Serangan udara, pengeboman, penembakan, dan pertempuran darat antara militer dan kelompok pemberontak bersenjata telah merusak setidaknya 174 sekolah dan universitas di Myanmar sejak kudeta militer pada tahun 2021, menurut laporan baru.
Investigator open source, Centre for Information Resilience (CIR), mengatakan analisis gambar dari zona konflik menunjukkan bangunan yang terbakar dan roboh.
Kelompok tersebut mengatakan sudah mendokumentasikan 64 kematian dan 106 luka dari serangan-serangan tersebut, meskipun sulit untuk memverifikasi seluruh jumlah korban karena kurangnya akses ke lokasi-lokasi tersebut.

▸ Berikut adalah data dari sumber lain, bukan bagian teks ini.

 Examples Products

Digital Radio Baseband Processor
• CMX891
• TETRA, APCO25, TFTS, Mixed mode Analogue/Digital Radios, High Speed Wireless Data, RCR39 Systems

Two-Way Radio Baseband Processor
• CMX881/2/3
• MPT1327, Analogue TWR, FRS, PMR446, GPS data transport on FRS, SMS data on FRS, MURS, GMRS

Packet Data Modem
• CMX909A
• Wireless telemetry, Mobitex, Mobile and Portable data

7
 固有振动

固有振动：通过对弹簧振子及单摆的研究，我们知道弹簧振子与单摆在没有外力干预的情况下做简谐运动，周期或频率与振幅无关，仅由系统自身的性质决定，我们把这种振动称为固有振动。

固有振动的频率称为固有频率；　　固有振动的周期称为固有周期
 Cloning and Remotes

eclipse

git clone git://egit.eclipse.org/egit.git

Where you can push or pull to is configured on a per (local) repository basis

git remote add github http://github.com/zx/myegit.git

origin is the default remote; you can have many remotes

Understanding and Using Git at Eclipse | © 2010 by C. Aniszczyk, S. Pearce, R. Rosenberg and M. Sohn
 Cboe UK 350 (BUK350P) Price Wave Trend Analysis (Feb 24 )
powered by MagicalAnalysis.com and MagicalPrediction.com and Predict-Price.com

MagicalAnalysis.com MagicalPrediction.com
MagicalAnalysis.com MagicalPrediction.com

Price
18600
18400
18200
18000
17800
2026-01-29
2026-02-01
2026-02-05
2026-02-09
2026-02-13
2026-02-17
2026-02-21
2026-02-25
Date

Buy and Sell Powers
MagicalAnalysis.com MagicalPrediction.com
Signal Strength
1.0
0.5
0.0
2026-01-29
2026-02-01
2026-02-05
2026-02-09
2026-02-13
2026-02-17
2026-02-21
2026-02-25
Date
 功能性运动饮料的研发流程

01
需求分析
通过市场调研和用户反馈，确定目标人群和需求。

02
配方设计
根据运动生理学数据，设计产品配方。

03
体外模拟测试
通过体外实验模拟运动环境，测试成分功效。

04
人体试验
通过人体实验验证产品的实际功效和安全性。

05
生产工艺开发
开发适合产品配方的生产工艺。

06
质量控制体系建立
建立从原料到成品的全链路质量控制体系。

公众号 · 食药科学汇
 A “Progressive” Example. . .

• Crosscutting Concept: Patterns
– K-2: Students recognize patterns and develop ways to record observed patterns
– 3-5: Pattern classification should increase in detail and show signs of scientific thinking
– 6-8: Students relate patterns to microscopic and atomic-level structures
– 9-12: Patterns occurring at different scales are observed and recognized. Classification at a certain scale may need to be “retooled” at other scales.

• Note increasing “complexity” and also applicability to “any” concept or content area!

Negara tersebut terjerumus dalam konflik setelah militer Myanmar merebut kekuasaan tiga tahun yang lalu, menggulingkan pemerintahan yang terpilih secara demokratis dari Aung San Suu Kyi dan memicu perlawanan bersenjata serta protes di seluruh negeri. Menurut Action on Armed Violence, sebuah lembaga amal yang menyelidiki kekerasan terhadap warga sipil, setidaknya 50.000 orang telah tewas.
Matt Lawrence, direktur proyek Myanmar Witness dari CIR, mengatakan bahwa dalam lebih dari setengah serangan yang mereka nilai, pusat-pusat pendidikan telah dihancurkan atau rusak secara signifikan, yang akan memiliki dampak jangka panjang bagi para anak muda yang tinggal di daerah-daerah tersebut.
Dia mengatakan penghancuran sekolah akan merugikan generasi yang tumbuh dewasa selama konflik tanpa akses pendidikan, yang menurutnya penting untuk melahirkan pemimpin yang rasional dan progresif.
“Celepang saya adalah, ketika konflik ini berlangsung – dan kemungkinan akan berlangsung dalam waktu yang lama – konflik ini akan diwariskan kepada generasi tersebut dan bukan didorong oleh akal dan harapan yang mereka dapatkan melalui sistem pendidikan, tetapi malah didorong oleh faksionalisme dan perang yang telah mereka alami sejak kecil,” kata Lawrence.
CIR, yang menerbitkan temuannya pada hari Sabtu, menggunakan laporan dan gambar yang diunggah di media sosial atau langsung dikirim padanya, serta rekaman drone dari pasukan pertahanan rakyat akar rumput, yang muncul sejak tahun 2021 untuk melawan rezim junta.
Lawrence mengatakan bahwa di mana pun terjadi pertempuran sengit, sekolah-sekolah akan rusak. Beberapa kerusakan terburuk terjadi di wilayah Sagaing, di mana pertempuran berlangsung sengit.
Dia mengatakan bahwa meskipun tidak selalu mungkin untuk mengidentifikasi siapa yang bertanggung jawab atas kerusakan tersebut, hanya militer Myanmar yang memiliki akses ke pesawat yang digunakan untuk serangan udara.
Rumah-rumah hancur setelah serangan udara dan artileri di kamp pengungsian Mung Lai Hkyet, di Laiza, Myanmar, Oktober 2023. Fotografi: AP
“Persenjataan kunci junta dalam konflik ini adalah serangan udara. Mereka bom desa, bom sekolah. Tetapi mereka juga menggunakan api dan membakar desa dan sekolah,” katanya.
“Kedua belah pihak akan mengatakan sekolah yang mereka serang sedang digunakan untuk tujuan militer pada saat itu. Itu sering menjadi alasan untuk menyerang daerah-daerah yang seharusnya dilindungi ini, tetapi seringkali itu adalah satu-satunya infrastruktur untuk suatu komunitas mengajar anak-anaknya… penghapusan tempat itu menghilangkan kesempatan bagi mereka untuk dididik.”
Laporan itu dirilis sebelum pertemuan Asosiasi Negara-Negara Asia Tenggara (ASEAN) pada hari Minggu.
Komentar tentang analisis tersebut, Kementerian Luar Negeri Inggris mengatakan: “Sekolah seharusnya menjadi tempat keamanan dan kesempatan, bukan korban dalam konflik. ASEAN sangat penting dalam menemukan jalan menuju perdamaian di Myanmar. Kami sekali lagi menegaskan panggilan kami kepada semua pihak, terutama militer Myanmar, untuk menahan diri dari serangan udara, melindungi warga sipil, dan melindungi infrastruktur sipil.”